The key impact that the Equity and Inclusion Enforcement Act (EIEA) would have would be to essentially overwrite the Supreme Court’s 2001 decision in Alexander v. Sandoval. In a 5-4 opinion, the Court held that TItle VI of the 1964 Civil Rights Act did not create a private right of action for individuals to bring disparate impact claims of discrimination. 

When Congress enacts a law establishing a particular right, there are a number of possible avenues for enforcing that right (for example, creating a review board within an administrative agency, delegating enforcement to state law enforcement agencies, and/or allowing an individual to sue in court). When a court is tasked with evaluating a claim brought under a rights-creating statute such as Title VI, the court’s interpretation includes determining the mechanism by which Congress intended the rights to be enforced.

When Congress includes as an enforcement mechanism the ability for an individual to file suit and seek court enforcement, that is referred to as creating an individual “cause of action;” one cannot appear before a judge without a cause of action (read: permission to sue) for each of their claims.

A number of rights-creating statutes, Title VI and Title IX among them, include no specific language creating a cause of action for an individual. This seems odd, given that the purpose of civil rights statutes is, generally, to protect the rights of individual people. Indeed, prior to the Sandoval decision, the court had ruled on a number of occasions that an individual cause of action could be implied in these civil rights laws, even where no such explicit designation existed within the text. In making these determinations, the Court relied on the legislative history and the context of the specific legal provisions within the statutes in which they sat, in an effort to understand whether Congress intended an individual cause of action to stem inherently from the rights-creating language.

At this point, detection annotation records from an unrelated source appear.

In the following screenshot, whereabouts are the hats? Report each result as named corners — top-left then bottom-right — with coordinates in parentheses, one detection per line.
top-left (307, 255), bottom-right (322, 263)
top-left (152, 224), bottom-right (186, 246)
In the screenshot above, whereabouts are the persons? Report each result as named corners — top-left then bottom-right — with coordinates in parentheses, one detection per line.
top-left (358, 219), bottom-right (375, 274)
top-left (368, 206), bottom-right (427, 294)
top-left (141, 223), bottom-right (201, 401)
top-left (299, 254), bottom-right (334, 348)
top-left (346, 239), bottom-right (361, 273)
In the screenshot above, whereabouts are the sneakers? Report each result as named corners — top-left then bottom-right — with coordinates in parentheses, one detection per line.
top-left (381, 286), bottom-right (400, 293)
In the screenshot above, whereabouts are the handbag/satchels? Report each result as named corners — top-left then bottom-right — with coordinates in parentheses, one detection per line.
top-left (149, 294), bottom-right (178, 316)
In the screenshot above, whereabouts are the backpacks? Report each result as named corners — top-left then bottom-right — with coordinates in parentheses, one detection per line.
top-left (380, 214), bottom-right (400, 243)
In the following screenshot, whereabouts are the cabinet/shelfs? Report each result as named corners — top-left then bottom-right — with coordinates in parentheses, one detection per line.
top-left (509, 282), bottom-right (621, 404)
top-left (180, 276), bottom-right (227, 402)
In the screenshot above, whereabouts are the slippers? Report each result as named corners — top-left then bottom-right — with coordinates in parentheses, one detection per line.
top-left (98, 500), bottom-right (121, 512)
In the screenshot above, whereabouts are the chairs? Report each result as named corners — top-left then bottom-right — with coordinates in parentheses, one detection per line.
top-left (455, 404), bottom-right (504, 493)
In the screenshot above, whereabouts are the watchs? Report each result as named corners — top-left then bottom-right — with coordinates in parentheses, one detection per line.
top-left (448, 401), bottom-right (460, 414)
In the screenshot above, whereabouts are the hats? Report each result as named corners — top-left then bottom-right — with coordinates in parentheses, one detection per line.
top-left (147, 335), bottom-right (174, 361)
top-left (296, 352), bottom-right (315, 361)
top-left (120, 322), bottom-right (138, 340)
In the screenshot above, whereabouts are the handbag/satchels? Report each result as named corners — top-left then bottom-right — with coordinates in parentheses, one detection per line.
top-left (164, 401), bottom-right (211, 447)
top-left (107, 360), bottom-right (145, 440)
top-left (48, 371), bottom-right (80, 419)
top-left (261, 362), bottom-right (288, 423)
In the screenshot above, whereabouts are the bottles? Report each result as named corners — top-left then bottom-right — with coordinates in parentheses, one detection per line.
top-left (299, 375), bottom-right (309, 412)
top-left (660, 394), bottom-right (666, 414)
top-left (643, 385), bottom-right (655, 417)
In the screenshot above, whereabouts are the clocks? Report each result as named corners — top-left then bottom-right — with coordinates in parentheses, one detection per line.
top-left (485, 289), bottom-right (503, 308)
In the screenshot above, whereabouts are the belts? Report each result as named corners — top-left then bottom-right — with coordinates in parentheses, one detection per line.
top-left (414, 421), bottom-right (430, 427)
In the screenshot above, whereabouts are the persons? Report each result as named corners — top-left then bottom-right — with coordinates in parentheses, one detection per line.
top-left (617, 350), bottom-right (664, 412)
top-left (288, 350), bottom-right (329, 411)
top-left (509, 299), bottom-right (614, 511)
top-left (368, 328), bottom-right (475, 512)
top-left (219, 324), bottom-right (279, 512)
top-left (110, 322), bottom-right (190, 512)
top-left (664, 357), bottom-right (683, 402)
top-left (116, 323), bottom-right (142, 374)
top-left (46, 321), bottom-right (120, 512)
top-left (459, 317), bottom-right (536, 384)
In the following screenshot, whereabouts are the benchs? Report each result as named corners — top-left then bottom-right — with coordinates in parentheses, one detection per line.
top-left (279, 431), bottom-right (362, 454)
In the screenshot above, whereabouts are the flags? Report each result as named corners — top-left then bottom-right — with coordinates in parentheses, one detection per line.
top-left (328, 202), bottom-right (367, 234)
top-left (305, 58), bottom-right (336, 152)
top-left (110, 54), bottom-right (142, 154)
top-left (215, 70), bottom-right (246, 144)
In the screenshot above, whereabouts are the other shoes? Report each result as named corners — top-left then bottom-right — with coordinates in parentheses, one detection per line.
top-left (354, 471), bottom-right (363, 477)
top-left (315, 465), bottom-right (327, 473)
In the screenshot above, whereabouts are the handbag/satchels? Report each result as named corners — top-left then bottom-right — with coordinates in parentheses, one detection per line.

In Sandoval, Justice Scalia’s majority opinion changed course, explaining that the Court would no longer review legislative history as part of its inquiry, and would instead look only to the precise text of the statutory provision. The year after Sandoval, the Court clarified in Gonzaga University v. Doe that any private cause of action had to be explicitly stated in the statute.

So what has it meant to have Title VI’s discrimination prohibitions, but no access to individuals to sue on those protections? The result has been that Title VI violations are the exclusive purview of the federal government to investigate and enforce, which has largely fallen to the Office of Civil Rights (OCR) in the U.S. Department of Education. As of March, 2019, OCR had about 1,500 pending Title VI complaints. For an institution found to have violated Title VI, OCR is able to withhold federal funding or refer the case to the Department of Justice for litigation, adding to the drawn-out procedures before a complainant gets any sort of relief. This expansive waitlist and procedural hurdles speak volumes as to the system’s inefficiency, and perhaps explains Democrats’ desire to shift enforcement to the courts.

If Congress successfully enacts the Equity and Inclusion Enforcement Act, the status quo would be returned to pre-Sandoval times. Individuals could sue in court for violations of Title VI, because Congress would have created an explicit private cause of action for them to do so, adding another tool to the toolbox of fighting against discrimination. Congress is currently embroiled with tasks like election laws, stimulus checks, and the capitol insurgence investigation, so it may be some time before we find out what the fate of this bill will be.